Released in late 2008, their first full-length Lark Marvels was born from a series of "lark" impromptu sessions over the course of a few weekends in a basement rehearsal space in San Francisco; the most compelling instances received their attention. These performances were arranged, cut up, and crafted in the band's respective bedrooms, where imaginations ran rampant. It evolved into an anything-goes recording project, where the songs came out of the layers of experiments. Some songs draw their appeal from unique texture and hypnotic repetition ("Irregular Hearts"), others from rabid choruses ("Reaction"), or both ("Dead Keys Drop").

In 2009, Maus Haus had successes on college radio (charting as high as #46 on CMJ) and has been a featured artist on NPR's Marketplace. Additionally, Maus Haus has appeared in several notable blogs and newspapers (SF Weekly, XLR8R, Chronicle, RCRD LBL, Crawdaddy) and has played a handful of electric perfomances in the Bay Area, the Pacific Northwest, and several shows in Austin during SXSW 2008.

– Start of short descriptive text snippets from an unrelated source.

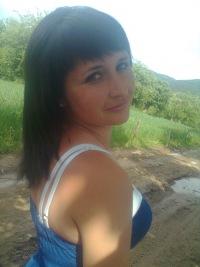 Тетяна Кирик, 15 марта 1996, Ханты-Мансийск, id173398750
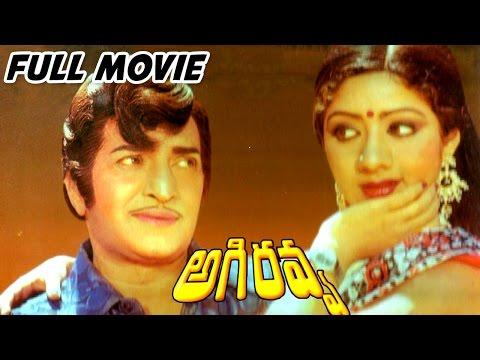 Aggi Ravva Telugu Full Length Movie || N. T. Rama Rao , Sridevi || Latest Telugu Movies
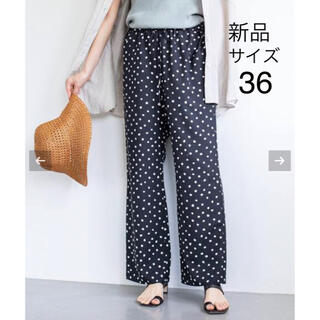 イエナ(IENA)のIENA 新品タグ付 アートプリントイージーパンツ 36(カジュアルパンツ)
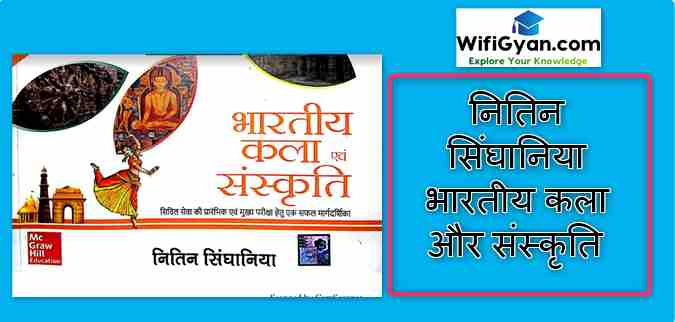 Nitin Singhania Art and Culture Pdf in Hindi (नितिन सिंघानिया भारतीय कला और संस्कृति)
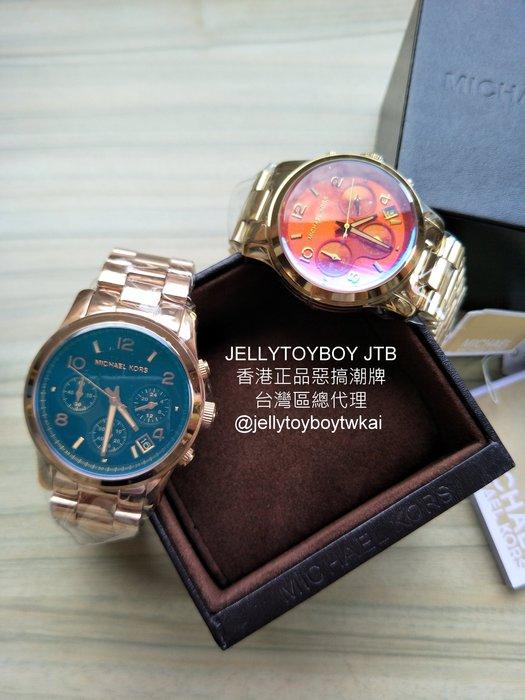 全新原裝正品 Michael Kors 美國 MK 三眼女錶 MK5940 變色款 玫瑰金+藍色 MK包 MK全系列女錶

In the last year, Maus Haus released a 5-song EP Sea-Sides, accompanied by the Winter/Zig Zag 7", both songs recorded at San Francisco's Tiny Telephone. The band played main support at the Mezzanine for !!! at the 2010 Noise Pop Music Festival, + have an upcoming appearance at the Treasure Island Music Festival, along with artists such as LCD Soundsystem, Belle and Sebastian, Broken Social Scene, Four Tet, and the National.

On tour in 2010 the west coast band played main support at a sold-out show with School of Seven Bells in NYC, opened for Frog Eyes in Chicago, and played a string of west coast dates with the band Javelin (Luaka Bop).

Maus Haus was named "Best New Synth-Rockers" in 2009 by the SF Weekly and was awarded "2008 Band of the Year" by The Deli Magazine, San Francisco.